BEGIN Data block

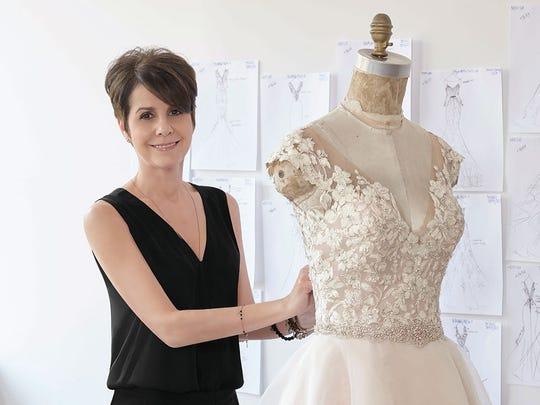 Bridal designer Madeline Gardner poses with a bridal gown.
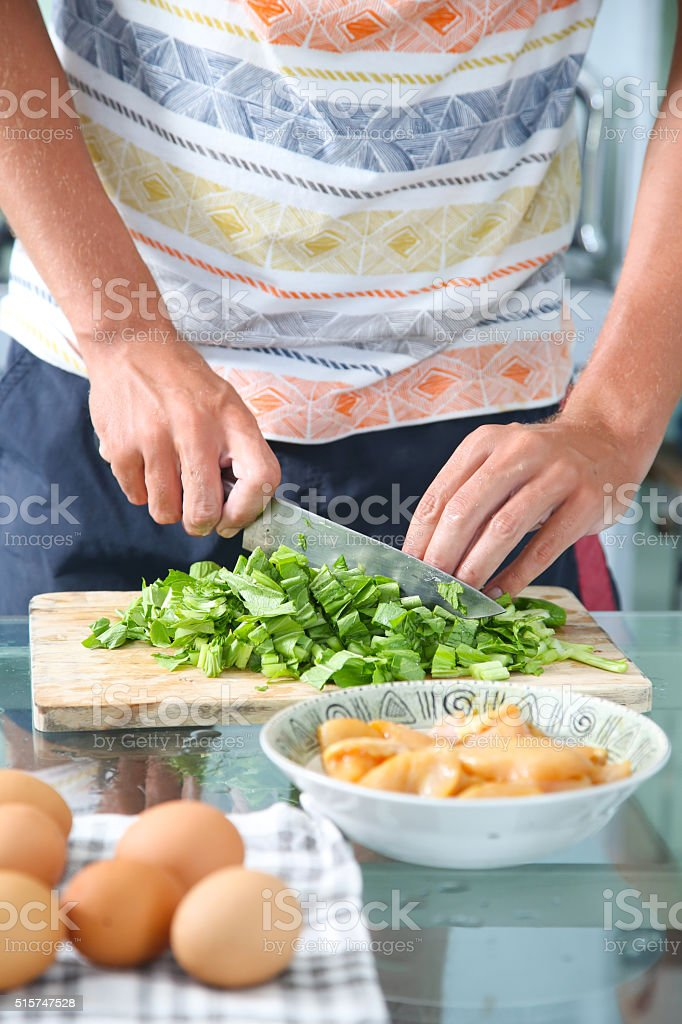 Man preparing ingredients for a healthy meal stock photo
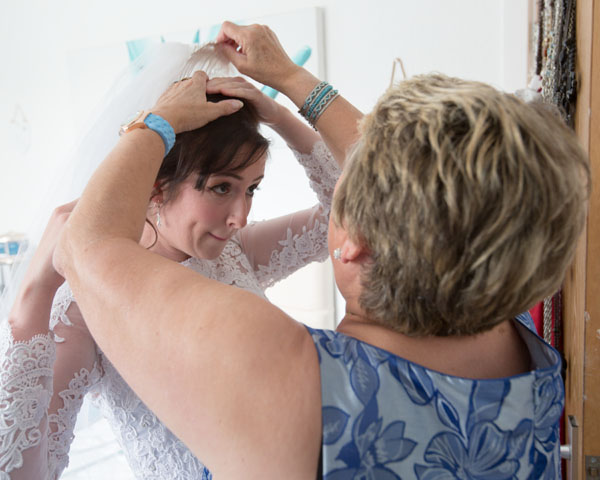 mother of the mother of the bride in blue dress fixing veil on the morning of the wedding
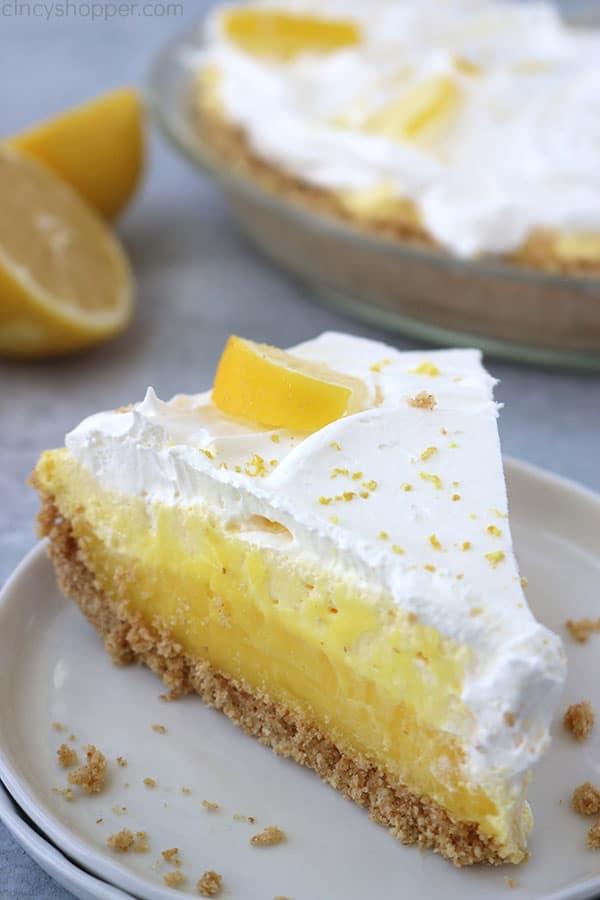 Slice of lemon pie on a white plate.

END Data block

What you need to do:
Exact copy, no pictures: please print the data above once more.

Completed task:
 Bridal designer Madeline Gardner poses with a bridal gown.
 Man preparing ingredients for a healthy meal stock photo
 mother of the mother of the bride in blue dress fixing veil on the morning of the wedding
 Slice of lemon pie on a white plate.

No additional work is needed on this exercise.